Any middle school student can tell you that photosynthesis is the process of plants turning light energy into chemical energy and, later, oxygen. It’s the building block to life on Earth.

But how does photosynthesis really work? And how can it be replicated easier and better with technology.

A new paper published in Nature by Physics and Astronomy Prof. Yulia Pushkar, her postdoc Linfen Yan, former Purdue Physics graduate student Kate Davis, and several other international scientists looks at how particles react within the photosystem II protein during photosynthesis. Pushkar wrote about PSII as a complex protein that “catalyzes the light-driven water splitting process, which maintains the Earth’s oxygenic atmosphere.”

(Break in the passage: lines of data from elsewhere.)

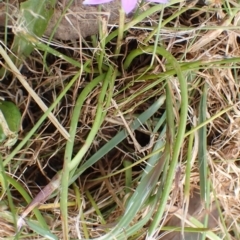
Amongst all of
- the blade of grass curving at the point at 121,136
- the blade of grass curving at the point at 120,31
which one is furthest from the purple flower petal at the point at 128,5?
the blade of grass curving at the point at 121,136

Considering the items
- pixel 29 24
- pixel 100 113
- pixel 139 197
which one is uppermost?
pixel 29 24

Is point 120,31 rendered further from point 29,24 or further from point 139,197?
point 139,197

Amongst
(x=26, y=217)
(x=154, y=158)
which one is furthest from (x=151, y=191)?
(x=26, y=217)

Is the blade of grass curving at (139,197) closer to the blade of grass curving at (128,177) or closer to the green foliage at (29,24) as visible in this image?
the blade of grass curving at (128,177)

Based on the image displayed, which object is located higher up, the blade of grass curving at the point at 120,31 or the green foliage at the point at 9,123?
the blade of grass curving at the point at 120,31

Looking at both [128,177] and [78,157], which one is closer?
[78,157]

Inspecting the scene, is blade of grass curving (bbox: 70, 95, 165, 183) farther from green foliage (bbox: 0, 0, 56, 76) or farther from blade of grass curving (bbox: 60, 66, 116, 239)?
green foliage (bbox: 0, 0, 56, 76)

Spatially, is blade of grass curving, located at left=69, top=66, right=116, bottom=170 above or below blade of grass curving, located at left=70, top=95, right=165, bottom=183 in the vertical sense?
above

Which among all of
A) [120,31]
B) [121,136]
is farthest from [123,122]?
[120,31]

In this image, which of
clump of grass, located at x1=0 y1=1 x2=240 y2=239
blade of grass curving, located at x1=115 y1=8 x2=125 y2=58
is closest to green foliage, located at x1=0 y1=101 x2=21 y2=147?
clump of grass, located at x1=0 y1=1 x2=240 y2=239
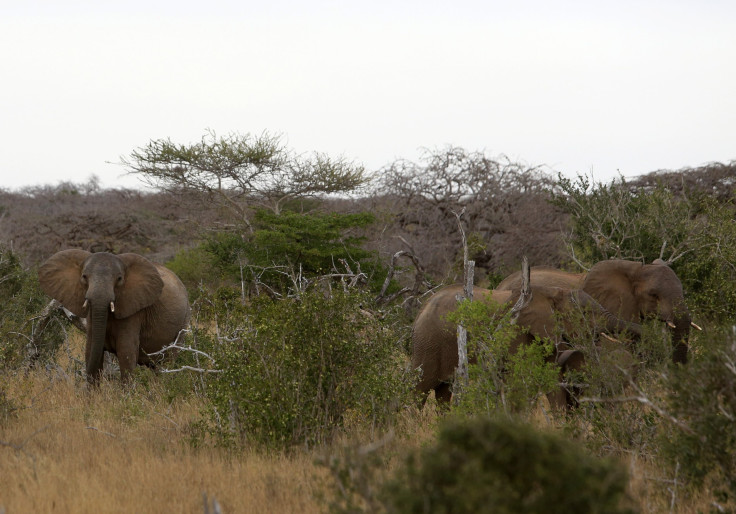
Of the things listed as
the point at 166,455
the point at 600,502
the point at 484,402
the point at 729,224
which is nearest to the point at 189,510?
the point at 166,455

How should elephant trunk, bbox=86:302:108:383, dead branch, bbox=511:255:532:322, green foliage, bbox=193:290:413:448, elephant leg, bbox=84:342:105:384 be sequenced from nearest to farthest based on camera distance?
green foliage, bbox=193:290:413:448
dead branch, bbox=511:255:532:322
elephant trunk, bbox=86:302:108:383
elephant leg, bbox=84:342:105:384

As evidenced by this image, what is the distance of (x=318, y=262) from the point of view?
14.4 m

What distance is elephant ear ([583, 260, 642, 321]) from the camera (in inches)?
374

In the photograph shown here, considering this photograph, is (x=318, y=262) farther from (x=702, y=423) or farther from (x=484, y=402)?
(x=702, y=423)

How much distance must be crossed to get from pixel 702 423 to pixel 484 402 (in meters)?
2.20

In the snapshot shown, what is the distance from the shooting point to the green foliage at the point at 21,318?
10.5 metres

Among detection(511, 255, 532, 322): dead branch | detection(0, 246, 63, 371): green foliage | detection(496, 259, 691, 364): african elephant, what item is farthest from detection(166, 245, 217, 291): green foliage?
detection(511, 255, 532, 322): dead branch

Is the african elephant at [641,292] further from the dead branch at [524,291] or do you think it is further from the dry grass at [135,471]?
the dry grass at [135,471]

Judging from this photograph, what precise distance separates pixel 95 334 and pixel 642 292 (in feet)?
21.3

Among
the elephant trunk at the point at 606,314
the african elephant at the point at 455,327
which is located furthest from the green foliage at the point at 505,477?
the african elephant at the point at 455,327

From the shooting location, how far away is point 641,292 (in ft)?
31.2

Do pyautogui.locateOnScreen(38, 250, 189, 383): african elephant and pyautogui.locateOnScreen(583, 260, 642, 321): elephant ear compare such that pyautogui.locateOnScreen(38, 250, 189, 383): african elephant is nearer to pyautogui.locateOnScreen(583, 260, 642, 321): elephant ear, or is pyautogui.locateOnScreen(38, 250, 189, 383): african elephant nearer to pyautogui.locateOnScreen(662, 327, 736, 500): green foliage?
pyautogui.locateOnScreen(583, 260, 642, 321): elephant ear

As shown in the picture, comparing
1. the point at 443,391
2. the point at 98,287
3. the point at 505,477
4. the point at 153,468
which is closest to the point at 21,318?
the point at 98,287

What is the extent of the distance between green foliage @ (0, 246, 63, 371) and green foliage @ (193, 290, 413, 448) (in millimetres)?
3676
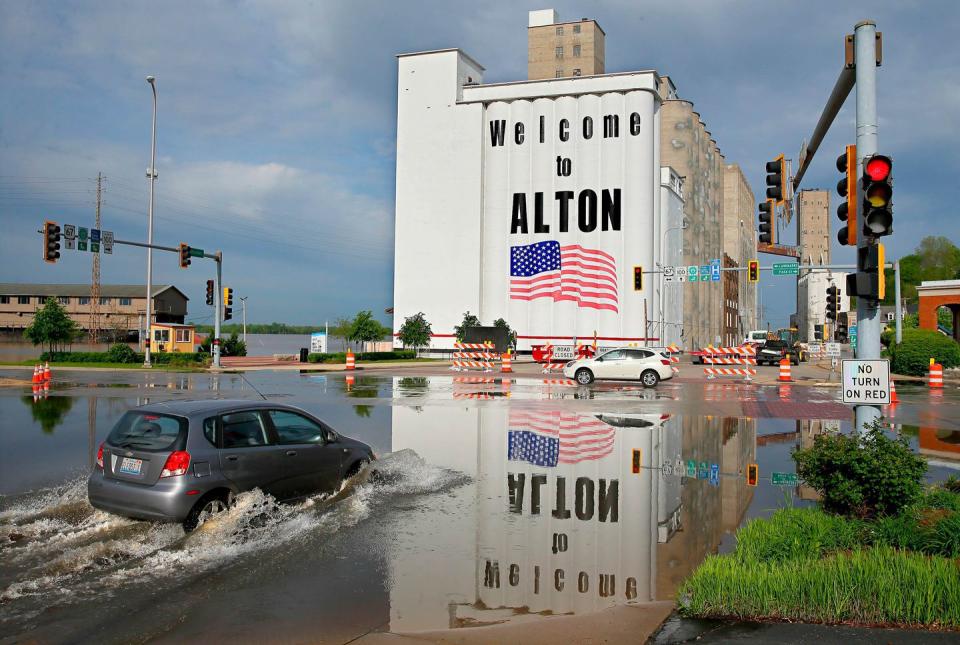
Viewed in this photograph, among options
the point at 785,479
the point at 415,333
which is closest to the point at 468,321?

Pushkar concentrated her research on the protein within the oxygen-evolving complex extracted from spinach. The complex is where the oxygen stems from when sunlight occurs.

Using crystallography, X-ray spectroscopy and the stream from an electron laser, Pushkar and her team investigated the structure and particles that help drive photosynthesis and, thus, life itself.

“It is a complicated two-day process, which is conducted mostly in the dark while keeping samples cold. For PS II preparation, we had to install a cold room in the basement of the Physics department,” Pushkar explained. “For this research, PS II is prepared in a form of nano-crystals and changes in the structure after light excitation are tracked by time resolved crystallography.”

Pushkar revealed that three grocery bags worth of spinach spun in a centrifuge in the biophysics lab are needed to produce just 80 milligrams of protein to explore. Popeye would be very interested in this research.

In the laser lab, Pushkar and her team recreated the sun with the laser. Two quick bursts are enough to make the protein react into photosystem II. The data mined from the X-ray spectrometry is analyzed and the particle secrets of the reaction are brought to light.

“When we study the structure of this complex with crystallography, we can see every atom in this huge structure at large resolution,” Pushkar said. “This paper focuses on a free state when the structure of the complex suddenly changes.  We are looking at the densities and the shape of the cluster and then, of course, the future question is how to connect the change with the exact mechanism of how this cluster works.”

Yulia Pushkar with laser

Physics and Astronomy Prof. Yulia Pushkar and her postdoc Lifen Yan ready an electron laser that works to replicate the sun during their photosynthesis research.